Dividends also help boost returns for 401(k)s and pensions. Most people are stockholders without realizing it.
In the world of communications, we are giving people what they want to hear and not necessarily what they need to hear.
That's actually one of the tensions at the heart of journalism: sometimes people don't want what journalists are serving. "This will be good for you" isn't that much of a winning argument. Moreover, radio broadcasters, particularly program directors, have been working hard for more than four decades to denigrate the notion that radio is a public service or has any kind of public service obligation whatsoever. It would require an equal amount of time to reverse that, and it's not going to happen. The Internet, once it was commercialized, developed no concept of such obligations. Over-the-air radio and TV developed when content and transport of that content were packaged together, utilizing scarce spectrum. This provided the legal basis for regulation. The Internet is merely transport; content (and any platform) that rides on that transport can take advantage of much greater capacity. That's where the "net neutrality" arguments come in, but they are focused mostly on the "last mile" of individual connections to the broader network and ensuring that they are not throttled for commercial or political advantage.
There is no lie. Commercial radio's only source of revenue is advertising. Advertisers want media that can reach the most people. Format radio is reaching smaller and smaller groups of people because of splintered tastes in content. You see that in the ratings, where a 5 share is good enough to be #1. A 5 share is too small to satisfy advertisers. The only way radio can reach the same number of people is to own more stations that would allow them to offer more formats with less duplication. Meanwhile, there are no limits on the number of stations on the internet. People want more choices, and the only way to give people more choices is to allow companies to own more stations.
That said, let's look at what happens when companies get big. They become bureaucratic, averse to innovation, and sluggish. Good executives realize this, and take actions, sometimes harsh actions, to try to avoid it. That's what Jeff Bezos talked about through his concept of "Day One". That's why Jack Welch laid off so many people. Bezos was trying to keep a bureaucratic mindset from insinuating itself into Amazon; Welch was trying to reduce the influence of that mindset at GE (though he and Jeffrey Immelt fell into the traps of financial engineering, but that's another story).
For two years in the late 1990s, I had a front-row seat into a mass-market company whose business was in decline and just could not seem to correct its course: Sears. (I was at headquarters, not in a store.) Many good people, many good ideas, but poor leadership. It was a good education in how not to do some things.
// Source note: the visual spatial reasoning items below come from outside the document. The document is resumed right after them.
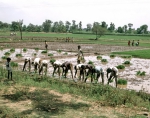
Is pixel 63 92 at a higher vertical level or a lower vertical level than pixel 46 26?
lower

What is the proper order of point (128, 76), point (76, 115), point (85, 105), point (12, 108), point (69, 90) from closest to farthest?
point (76, 115) < point (12, 108) < point (85, 105) < point (69, 90) < point (128, 76)

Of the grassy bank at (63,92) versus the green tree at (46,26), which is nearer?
the grassy bank at (63,92)

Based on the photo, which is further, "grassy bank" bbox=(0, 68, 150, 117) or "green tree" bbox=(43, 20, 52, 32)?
"green tree" bbox=(43, 20, 52, 32)

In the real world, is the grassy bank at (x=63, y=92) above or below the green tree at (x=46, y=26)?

iHeart, for one, has gotten big and bureaucratic, seeming to have vice-presidents stockpiled against the day that they might have something to do. But they need to cut costs, pretty much continually. Where do they cut? Mostly, it seems, at the front lines of people actually creating content for an attention economy and people who sell that attention ("commercials") to advertisers. That's the big-company mindset.
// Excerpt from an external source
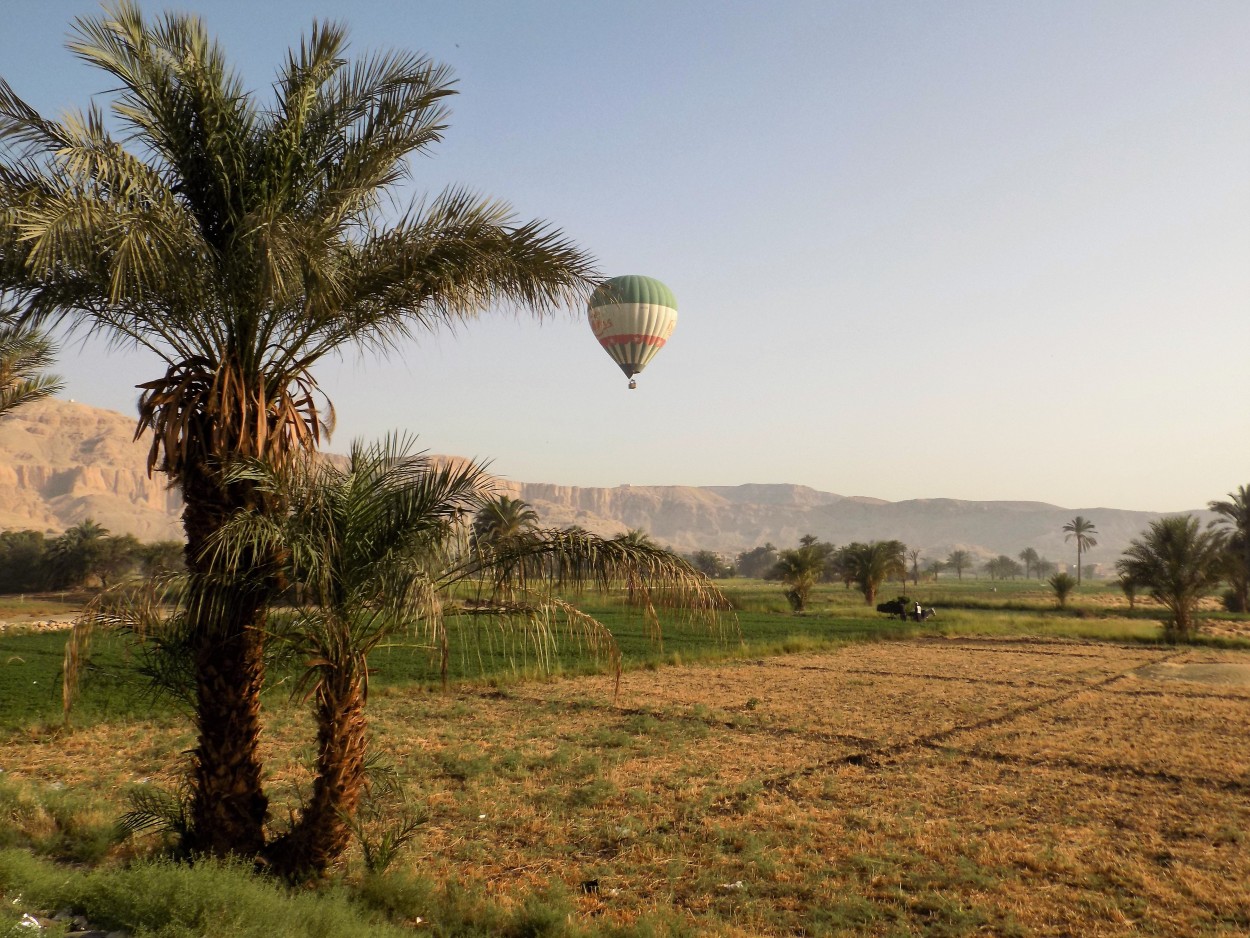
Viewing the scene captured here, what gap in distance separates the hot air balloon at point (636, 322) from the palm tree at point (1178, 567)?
24487 millimetres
If there's further consolidation, expect to see more of that rather than less. Then, in a few years, the big companies may break themselves apart "to unlock value". Only the investment bankers and lawyers will profit.
So, essentially, removing ownership restrictions will be welfare for investment bankers and lawyers and a few top executives.
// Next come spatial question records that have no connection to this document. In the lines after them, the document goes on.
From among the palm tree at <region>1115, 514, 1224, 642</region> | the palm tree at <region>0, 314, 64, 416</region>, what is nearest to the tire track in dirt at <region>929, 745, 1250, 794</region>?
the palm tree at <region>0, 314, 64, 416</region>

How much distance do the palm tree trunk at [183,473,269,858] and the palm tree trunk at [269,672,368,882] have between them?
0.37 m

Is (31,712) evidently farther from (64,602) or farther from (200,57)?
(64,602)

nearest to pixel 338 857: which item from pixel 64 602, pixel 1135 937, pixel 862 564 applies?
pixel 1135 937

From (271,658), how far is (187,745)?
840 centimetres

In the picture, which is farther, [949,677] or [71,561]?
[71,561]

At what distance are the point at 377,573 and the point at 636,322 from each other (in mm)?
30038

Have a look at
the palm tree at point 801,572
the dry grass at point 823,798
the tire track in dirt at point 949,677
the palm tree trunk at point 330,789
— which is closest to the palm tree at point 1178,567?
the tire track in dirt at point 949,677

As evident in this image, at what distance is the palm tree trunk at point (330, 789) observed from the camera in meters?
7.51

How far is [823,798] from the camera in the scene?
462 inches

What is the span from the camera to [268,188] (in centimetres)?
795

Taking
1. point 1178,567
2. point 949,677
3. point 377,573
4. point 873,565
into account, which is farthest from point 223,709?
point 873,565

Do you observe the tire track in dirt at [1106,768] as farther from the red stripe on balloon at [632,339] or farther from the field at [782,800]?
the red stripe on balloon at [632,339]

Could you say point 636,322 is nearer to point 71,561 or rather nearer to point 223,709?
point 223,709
That's not to deny that over-the-air radio has what I call "structural problems": it's a mass-market, time-locked medium at a time when markets are fragmented and specialized and people want what they want when they want it. People who grew up and understand instinctively this new environment will be the ones to figure out the role of over-the-air radio. Government regulators won't; the best thing they can do at this point is just leave things alone.